Listed records
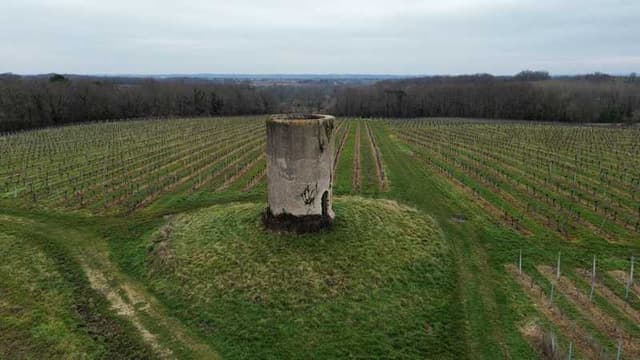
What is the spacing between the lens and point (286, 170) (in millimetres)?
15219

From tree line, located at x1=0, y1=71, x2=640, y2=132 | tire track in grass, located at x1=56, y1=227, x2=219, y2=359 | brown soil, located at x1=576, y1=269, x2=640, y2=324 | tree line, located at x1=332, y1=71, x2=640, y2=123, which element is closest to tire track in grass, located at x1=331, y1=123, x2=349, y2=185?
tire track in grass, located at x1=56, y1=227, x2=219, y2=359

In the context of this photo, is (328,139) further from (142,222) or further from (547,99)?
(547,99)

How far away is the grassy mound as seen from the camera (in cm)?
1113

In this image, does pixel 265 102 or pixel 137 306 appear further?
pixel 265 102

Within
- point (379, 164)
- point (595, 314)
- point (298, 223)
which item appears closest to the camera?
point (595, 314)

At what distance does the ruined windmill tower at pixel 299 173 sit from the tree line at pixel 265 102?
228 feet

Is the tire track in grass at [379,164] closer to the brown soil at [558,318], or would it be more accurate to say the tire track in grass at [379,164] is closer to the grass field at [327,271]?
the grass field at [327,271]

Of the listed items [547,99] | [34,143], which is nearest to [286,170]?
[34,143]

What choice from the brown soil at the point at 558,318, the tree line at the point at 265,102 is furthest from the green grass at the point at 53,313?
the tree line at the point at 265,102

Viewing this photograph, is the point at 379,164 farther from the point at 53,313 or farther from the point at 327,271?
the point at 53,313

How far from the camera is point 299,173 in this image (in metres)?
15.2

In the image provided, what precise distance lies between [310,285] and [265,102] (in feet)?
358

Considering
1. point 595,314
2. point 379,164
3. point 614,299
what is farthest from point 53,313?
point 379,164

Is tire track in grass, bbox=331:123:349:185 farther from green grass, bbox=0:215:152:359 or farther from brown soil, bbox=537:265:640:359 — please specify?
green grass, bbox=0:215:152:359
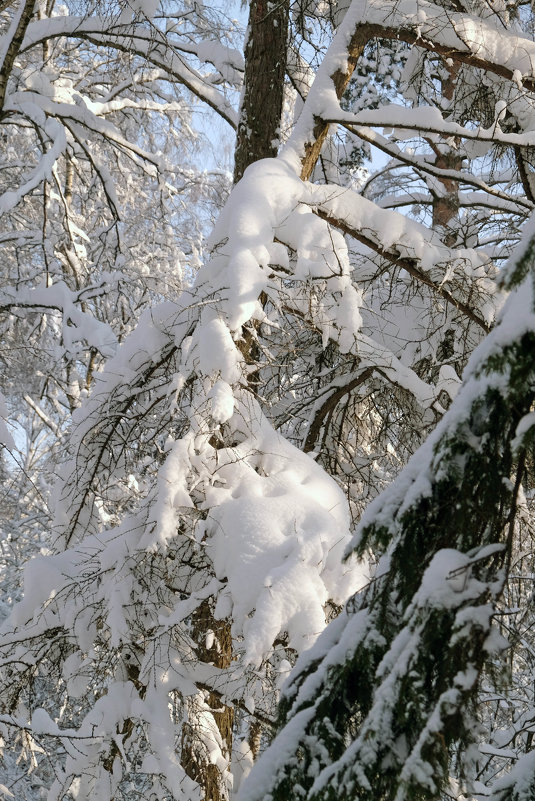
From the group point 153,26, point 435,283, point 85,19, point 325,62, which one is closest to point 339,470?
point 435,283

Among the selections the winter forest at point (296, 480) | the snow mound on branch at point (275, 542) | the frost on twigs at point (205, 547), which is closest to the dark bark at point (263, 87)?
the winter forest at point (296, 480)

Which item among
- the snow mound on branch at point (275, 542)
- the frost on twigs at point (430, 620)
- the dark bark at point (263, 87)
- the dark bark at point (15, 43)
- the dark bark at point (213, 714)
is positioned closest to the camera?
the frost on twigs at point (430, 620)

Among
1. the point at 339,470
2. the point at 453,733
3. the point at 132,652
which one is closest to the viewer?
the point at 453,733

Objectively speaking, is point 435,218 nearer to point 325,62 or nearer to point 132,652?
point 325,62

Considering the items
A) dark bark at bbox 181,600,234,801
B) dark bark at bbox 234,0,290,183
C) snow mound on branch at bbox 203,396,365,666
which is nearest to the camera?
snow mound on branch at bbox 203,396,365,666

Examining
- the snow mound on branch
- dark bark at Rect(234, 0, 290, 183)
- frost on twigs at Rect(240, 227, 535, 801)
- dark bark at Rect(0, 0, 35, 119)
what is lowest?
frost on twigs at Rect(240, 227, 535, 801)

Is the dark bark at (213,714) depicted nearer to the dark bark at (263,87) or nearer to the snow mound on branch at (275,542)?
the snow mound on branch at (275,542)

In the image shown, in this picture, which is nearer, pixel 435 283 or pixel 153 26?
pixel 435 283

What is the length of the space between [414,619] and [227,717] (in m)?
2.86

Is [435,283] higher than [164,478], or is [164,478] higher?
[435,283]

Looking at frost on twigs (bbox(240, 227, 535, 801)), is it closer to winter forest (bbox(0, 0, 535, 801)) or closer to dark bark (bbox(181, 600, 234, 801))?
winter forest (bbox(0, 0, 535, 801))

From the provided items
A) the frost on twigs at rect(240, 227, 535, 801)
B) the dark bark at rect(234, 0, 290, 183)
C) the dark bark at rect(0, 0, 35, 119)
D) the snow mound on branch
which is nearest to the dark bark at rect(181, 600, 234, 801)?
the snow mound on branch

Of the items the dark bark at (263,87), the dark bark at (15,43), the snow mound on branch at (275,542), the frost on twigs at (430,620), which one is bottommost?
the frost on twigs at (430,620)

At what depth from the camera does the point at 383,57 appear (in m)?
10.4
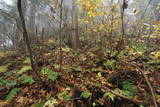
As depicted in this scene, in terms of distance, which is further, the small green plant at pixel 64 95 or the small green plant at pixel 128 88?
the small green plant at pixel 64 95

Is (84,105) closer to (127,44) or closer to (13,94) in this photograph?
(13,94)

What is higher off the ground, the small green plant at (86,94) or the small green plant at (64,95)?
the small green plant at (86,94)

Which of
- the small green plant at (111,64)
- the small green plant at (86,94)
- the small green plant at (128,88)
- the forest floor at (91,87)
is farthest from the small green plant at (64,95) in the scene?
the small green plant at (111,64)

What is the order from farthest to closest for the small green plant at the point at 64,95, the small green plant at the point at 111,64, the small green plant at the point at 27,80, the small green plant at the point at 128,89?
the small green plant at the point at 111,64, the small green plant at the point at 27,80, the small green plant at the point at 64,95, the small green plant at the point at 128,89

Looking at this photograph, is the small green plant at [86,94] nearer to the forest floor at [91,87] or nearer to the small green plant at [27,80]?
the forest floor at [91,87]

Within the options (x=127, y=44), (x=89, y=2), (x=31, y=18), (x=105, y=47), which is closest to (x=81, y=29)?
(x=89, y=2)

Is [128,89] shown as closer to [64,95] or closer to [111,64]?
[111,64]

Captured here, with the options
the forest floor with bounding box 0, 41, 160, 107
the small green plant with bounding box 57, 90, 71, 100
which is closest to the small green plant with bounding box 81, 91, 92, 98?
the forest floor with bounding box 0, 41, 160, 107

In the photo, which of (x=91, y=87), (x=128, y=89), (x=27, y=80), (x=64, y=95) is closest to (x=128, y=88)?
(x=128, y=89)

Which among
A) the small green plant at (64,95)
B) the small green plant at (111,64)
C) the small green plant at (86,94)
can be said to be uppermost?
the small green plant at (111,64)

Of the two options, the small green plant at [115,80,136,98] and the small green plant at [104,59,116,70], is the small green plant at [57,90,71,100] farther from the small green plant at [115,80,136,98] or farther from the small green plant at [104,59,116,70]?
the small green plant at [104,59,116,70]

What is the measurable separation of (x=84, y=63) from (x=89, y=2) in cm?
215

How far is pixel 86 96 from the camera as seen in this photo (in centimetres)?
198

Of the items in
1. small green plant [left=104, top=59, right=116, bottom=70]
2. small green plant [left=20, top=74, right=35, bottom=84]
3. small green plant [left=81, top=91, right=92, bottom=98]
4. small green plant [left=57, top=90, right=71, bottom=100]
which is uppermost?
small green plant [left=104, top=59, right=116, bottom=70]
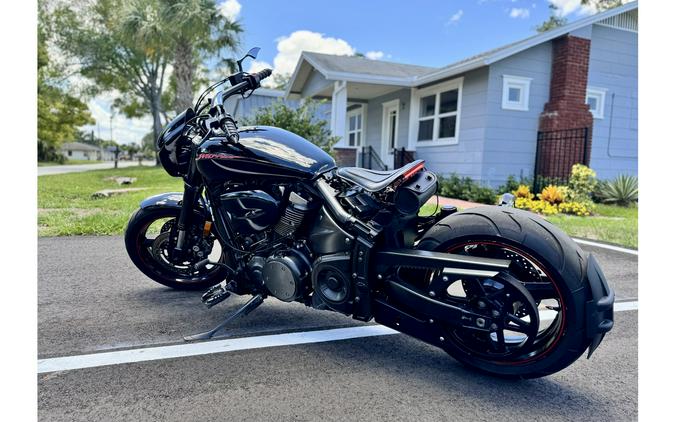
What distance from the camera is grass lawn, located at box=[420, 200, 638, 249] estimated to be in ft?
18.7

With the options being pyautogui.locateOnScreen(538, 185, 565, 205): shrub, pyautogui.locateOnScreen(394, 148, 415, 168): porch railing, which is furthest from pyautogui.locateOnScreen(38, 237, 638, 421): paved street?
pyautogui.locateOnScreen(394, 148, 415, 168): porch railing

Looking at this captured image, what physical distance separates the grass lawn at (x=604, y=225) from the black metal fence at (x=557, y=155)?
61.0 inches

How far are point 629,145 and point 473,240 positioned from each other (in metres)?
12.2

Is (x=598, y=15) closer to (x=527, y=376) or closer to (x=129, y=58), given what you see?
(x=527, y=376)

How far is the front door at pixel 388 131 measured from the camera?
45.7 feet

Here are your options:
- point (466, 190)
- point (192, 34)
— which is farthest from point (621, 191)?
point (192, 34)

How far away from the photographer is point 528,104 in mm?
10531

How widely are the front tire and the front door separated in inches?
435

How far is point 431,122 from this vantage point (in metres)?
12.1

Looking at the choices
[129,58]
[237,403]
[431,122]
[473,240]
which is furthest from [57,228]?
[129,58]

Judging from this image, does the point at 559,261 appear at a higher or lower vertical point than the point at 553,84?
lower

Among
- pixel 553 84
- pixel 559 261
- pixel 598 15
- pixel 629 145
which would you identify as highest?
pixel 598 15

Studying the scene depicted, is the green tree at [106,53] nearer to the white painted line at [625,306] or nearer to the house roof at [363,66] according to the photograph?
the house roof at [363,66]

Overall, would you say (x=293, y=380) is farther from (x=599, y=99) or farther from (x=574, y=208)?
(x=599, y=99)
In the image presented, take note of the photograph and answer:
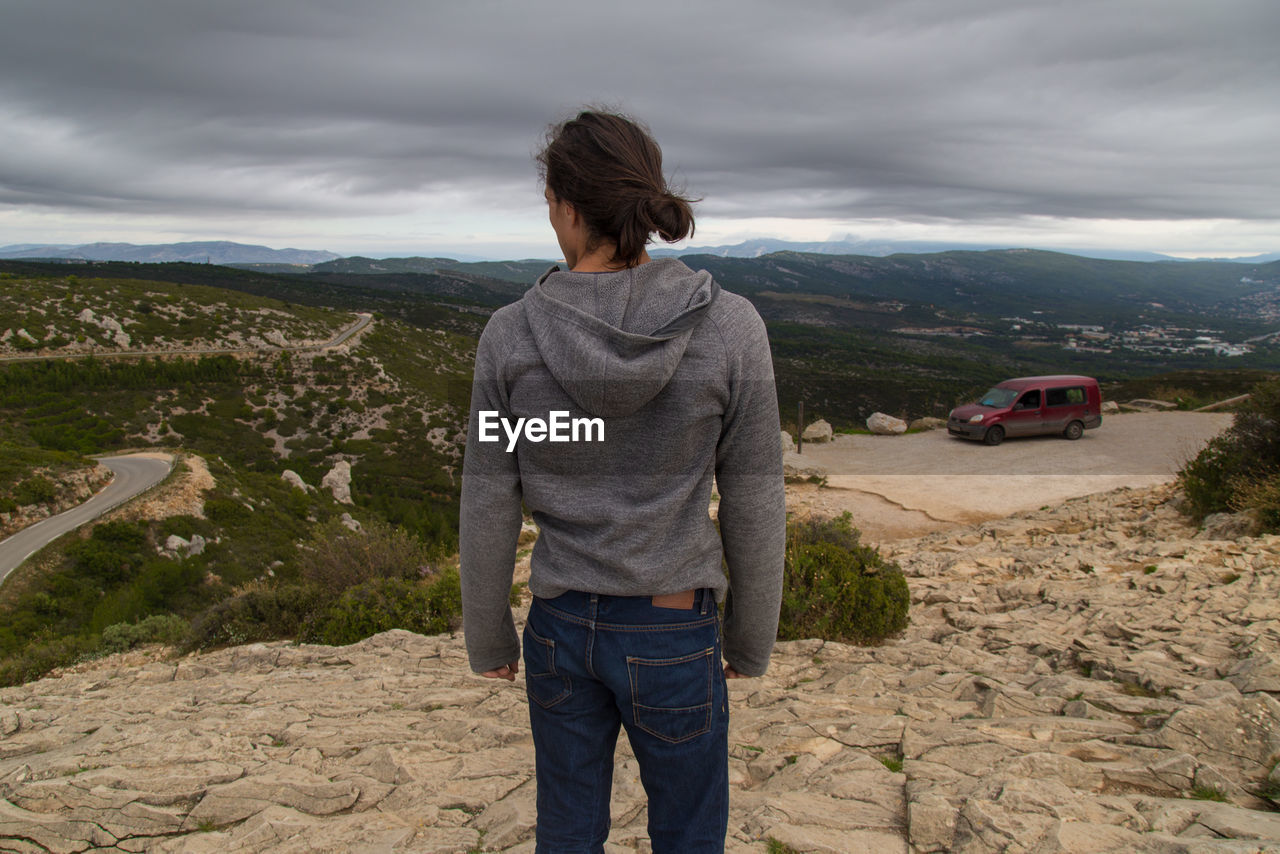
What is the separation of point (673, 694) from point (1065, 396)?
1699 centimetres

Aim
Copy word for word everything from the line containing "How far away from" down to the end of the entries, including that line, and leave the pictures out.

Task solution
How far away from the photographer is point 528,104 in mm?
10531

How widely are the front tire and the front door separated in inches?
435

How far is point 431,122 from this vantage point (in metres)?
12.1

Looking at the choices
[129,58]
[237,403]
[431,122]
[473,240]
which is furthest from [57,228]?
[129,58]

Judging from this image, does the point at 559,261 appear at a higher or lower vertical point than the point at 553,84?
lower

Among
- pixel 553 84
- pixel 559 261
- pixel 598 15
- pixel 629 145
which would you identify as highest?
pixel 598 15

Studying the scene depicted, is the green tree at [106,53] nearer to the white painted line at [625,306] or nearer to the house roof at [363,66] according to the photograph?
the house roof at [363,66]

Overall, would you say (x=293, y=380) is farther from (x=599, y=99) or farther from (x=574, y=208)?
(x=599, y=99)
In the image presented, take note of the photograph and answer:
What is the separation of point (673, 694) from point (1065, 396)?
1699 centimetres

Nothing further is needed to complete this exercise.